Copperas Cove woman makes and sells keepsake memorial items
By BRITTANY FHOLER
Cove Leader-Press
Maintaining a memory of a loved one is important, and there are more and more businesses in the U.S. aimed at helping provide keepsake items.
Here in Copperas Cove, one woman is trying to offer an affordable option for keepsake jewelry made with cremated remains, breastmilk or hair.
Kayla Farmer, owner of Soap Zen Things, first started her business back in 2019, making soap using natural ingredients like donkey’s milk and goat’s milk but struggled to get customers.
After a brief hiatus, Farmer dipped her toes back into the crafting world after her husband purchased a Cricut machine for her in 2020. With this cutting machine, she began making tee-shirts, bags, cups and faux leather earrings, but she soon discovered a very well-saturated market of others selling similar items.
“I really enjoyed the crafting, and the reason I kept into it is because I have really bad anxiety and depression,” Farmer said. “I have OCD. I have really bad ADHD, so all of the crafting and getting my fingers in stuff and things really helped.”
After her uncle passed away six months ago, Farmer began looking into keepsake jewelry and memorial items. She made an epoxy tumbler to remember her uncle by, with vinyl decals representing the memories she shared with him and a piece of a can of his favorite beer, all sealed with epoxy resin. Farmer also made rings for her family featuring the flowers from his memorial service as keepsakes to honor him.
She was approached recently by a woman interested in purchasing a memorial resin pyramid, with her dog’s collar and favorite toy, so Farmer purchased a pyramid mold. She said she plans on offering this option through her Facebook page soon.
“That’s what I really started to focus on, was the keepsakes, because a lot of people in this area don’t, and the people that do [offer them] online, they overcharge, and people can’t afford it,” Farmer said.
Farmer mentioned that some of her family members ended up spending upwards of $1,000 on a keepsake thumbprint necklace through the funeral home after the death of her uncle.
“I feel like it is something that is super important because I have lost loved ones,” Farmer said about creating keepsake pieces. “I have lost my other uncle previously, and I did not get a keepsake of his at all. I wasn’t into it back then. I didn’t think about it, and like I said the necklaces and stuff that they sell in funeral homes were just overpriced and expensive that I couldn’t afford them.”
After her younger uncle passed away six months ago, Farmer said she knew she wanted to have something to remember him by.
“It wasn’t even him. It was just a beer can,” Farmer said. “Then I ended up keeping his flowers, and it was just important for me to think about how other people kind of miss out on the opportunity to have keepsakes because they can’t afford them because they’re so overpriced, which is crazy because they’re like mass manufactured.

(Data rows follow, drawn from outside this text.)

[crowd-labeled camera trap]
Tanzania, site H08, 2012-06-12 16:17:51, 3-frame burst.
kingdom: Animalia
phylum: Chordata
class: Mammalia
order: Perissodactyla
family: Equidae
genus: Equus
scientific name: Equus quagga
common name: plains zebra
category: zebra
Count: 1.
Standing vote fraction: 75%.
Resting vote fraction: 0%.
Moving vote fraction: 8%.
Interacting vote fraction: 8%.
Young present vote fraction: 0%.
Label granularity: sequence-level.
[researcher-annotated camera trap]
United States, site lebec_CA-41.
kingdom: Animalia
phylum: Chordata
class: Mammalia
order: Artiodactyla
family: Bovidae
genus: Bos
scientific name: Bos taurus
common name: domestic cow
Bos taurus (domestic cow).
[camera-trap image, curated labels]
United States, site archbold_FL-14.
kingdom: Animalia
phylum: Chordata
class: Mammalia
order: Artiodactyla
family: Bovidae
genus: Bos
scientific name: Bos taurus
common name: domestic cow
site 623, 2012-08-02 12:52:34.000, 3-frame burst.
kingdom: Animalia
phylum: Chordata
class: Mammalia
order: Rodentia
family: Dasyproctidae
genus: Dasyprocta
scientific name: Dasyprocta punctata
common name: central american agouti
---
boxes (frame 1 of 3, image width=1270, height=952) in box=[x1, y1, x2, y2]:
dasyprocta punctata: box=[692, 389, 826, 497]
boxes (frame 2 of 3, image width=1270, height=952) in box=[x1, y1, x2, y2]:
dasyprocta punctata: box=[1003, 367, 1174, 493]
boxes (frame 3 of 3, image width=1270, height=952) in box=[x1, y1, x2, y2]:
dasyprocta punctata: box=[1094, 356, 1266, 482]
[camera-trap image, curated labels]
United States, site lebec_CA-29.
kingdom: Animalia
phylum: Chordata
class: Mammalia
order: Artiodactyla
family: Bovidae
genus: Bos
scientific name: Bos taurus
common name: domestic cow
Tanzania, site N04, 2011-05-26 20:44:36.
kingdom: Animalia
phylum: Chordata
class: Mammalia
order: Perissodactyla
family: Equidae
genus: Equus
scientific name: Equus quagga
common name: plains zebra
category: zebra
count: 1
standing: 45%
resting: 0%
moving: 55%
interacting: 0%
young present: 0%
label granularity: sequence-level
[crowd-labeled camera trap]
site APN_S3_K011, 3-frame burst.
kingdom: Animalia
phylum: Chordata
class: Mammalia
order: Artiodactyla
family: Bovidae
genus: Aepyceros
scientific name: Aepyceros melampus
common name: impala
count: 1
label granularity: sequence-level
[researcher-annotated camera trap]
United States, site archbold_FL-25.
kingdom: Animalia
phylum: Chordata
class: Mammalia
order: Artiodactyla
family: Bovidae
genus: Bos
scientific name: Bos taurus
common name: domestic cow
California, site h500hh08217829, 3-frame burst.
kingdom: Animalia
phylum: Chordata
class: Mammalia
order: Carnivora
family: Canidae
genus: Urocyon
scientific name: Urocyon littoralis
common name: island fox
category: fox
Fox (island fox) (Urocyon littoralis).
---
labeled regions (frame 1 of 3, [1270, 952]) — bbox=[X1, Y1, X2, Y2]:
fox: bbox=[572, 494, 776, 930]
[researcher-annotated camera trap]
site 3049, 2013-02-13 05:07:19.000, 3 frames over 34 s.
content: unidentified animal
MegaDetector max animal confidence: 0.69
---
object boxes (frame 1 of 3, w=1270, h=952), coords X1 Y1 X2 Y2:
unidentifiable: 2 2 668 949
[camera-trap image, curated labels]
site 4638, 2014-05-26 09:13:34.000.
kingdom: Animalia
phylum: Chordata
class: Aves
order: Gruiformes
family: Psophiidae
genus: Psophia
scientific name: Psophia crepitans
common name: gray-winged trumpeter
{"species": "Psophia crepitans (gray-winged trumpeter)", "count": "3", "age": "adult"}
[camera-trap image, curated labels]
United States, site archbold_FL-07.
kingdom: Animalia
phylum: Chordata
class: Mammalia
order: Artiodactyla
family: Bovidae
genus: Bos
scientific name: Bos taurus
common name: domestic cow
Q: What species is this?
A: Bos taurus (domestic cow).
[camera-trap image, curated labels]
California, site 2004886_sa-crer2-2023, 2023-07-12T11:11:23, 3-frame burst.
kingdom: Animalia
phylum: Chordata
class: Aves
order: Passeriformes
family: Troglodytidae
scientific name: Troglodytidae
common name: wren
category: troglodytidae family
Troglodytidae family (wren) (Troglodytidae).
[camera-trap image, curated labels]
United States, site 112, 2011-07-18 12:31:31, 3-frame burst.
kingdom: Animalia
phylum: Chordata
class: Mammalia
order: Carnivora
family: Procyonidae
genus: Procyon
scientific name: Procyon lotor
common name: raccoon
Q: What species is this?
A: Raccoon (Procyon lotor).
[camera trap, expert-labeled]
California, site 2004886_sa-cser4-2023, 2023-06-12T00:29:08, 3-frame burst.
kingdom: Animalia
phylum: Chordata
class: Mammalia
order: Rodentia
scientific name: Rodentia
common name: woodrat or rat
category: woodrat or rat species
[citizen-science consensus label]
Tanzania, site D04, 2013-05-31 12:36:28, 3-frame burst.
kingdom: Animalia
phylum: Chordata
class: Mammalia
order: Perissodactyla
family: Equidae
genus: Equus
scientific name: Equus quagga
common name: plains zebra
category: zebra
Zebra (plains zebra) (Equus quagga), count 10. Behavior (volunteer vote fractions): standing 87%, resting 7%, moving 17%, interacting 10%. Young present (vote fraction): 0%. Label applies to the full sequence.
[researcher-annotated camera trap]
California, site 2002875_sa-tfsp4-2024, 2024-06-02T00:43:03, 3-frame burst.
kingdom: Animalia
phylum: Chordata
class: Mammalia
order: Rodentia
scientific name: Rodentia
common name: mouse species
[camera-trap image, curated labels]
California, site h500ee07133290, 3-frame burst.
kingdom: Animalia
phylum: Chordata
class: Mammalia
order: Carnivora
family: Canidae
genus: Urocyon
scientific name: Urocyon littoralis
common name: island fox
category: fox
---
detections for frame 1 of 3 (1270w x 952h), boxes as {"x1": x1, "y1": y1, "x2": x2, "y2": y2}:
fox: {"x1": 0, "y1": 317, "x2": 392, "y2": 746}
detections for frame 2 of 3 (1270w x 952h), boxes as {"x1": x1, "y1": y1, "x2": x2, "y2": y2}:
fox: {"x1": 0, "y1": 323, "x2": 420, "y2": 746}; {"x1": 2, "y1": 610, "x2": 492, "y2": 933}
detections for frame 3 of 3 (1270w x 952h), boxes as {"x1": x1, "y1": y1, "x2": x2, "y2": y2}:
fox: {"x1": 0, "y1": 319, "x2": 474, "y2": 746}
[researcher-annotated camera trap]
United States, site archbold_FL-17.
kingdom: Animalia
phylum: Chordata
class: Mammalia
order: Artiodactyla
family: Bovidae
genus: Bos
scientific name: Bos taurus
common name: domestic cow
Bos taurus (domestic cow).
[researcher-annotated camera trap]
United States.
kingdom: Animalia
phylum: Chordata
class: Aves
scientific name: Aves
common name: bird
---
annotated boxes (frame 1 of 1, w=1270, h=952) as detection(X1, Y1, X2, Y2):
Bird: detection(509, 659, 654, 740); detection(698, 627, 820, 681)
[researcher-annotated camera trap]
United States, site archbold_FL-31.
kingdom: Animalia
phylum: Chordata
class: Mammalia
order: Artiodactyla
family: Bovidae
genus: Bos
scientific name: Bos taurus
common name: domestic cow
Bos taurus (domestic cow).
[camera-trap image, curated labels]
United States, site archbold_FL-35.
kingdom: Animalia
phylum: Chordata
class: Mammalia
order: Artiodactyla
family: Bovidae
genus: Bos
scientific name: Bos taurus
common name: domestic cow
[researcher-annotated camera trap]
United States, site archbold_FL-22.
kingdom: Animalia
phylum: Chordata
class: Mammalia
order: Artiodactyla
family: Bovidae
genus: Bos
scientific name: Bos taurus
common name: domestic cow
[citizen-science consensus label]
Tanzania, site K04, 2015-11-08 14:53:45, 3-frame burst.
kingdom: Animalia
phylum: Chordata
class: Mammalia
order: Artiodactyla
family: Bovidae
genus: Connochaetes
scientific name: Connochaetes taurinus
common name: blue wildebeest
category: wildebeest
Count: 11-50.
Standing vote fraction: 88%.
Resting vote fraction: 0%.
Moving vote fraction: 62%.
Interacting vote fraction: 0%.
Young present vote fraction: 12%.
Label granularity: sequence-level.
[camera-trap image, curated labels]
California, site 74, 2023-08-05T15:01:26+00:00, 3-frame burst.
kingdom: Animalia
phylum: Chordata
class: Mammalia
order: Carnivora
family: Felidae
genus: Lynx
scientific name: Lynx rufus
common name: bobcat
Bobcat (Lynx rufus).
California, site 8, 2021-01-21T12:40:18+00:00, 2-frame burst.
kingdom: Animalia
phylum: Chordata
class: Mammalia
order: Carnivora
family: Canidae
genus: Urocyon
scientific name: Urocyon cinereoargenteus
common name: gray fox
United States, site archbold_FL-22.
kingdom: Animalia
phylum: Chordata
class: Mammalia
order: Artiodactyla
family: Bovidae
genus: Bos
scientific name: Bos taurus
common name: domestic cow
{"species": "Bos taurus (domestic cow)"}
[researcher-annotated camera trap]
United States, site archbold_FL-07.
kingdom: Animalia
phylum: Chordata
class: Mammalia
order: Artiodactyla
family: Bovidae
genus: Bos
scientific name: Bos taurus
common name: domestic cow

They’re not handcrafted.”
Farmer added that the items she makes incorporate a piece of the person or pet, with ashes or hair or flowers.
“For somebody to be able to have something, it’s just, to me that really is priceless,” Farmer said. “I guess I just really want people to be able to one, afford it, and two, to have the option to actually have it and not miss out on having a piece of somebody with them, and not just a person but like a pet.”
Farmer also eventually started working on creating breastmilk jewelry in late 2021, which features breastmilk that is preserved into a powdered substance using chemicals and is then mixed with resin and set in a blank ring base.
Finding the specific process used to preserve the breastmilk proved to be difficult, as most other business owners who do this same thing do not share their ingredients or secrets, she said.
She eventually found a supplier of the ingredients and then set out to offer breastmilk jewelry and keepsakes at an affordable price and in a variety of options.
“A breast milk ring on like Etsy for a decent sized one are way over $200,” Farmer said. “They’re probably $300, $400, and they only have maybe four or five styles that you can choose from.”
Farmer said she set out to order a ring blank to make a breastmilk ring for herself, and if someone else wanted one, she would have them select a ring blank from another business and allow them that option to customize their ring even more.
A small breastmilk ring from Farmer is $100, and a larger ring is $120.
Farmer said she tries to keep the cost relatively low, but there are extra costs associated with these types of items. As she is dealing with chemicals as well as a bodily fluid that contains bloodborne pathogens, she has to wear protective gear including gloves, a respirator mask, and eye goggles.
Farmer has made rings with pet ashes, human ashes, pet hair, human hair, breastmilk and flowers. She said she is open to just about any request, though.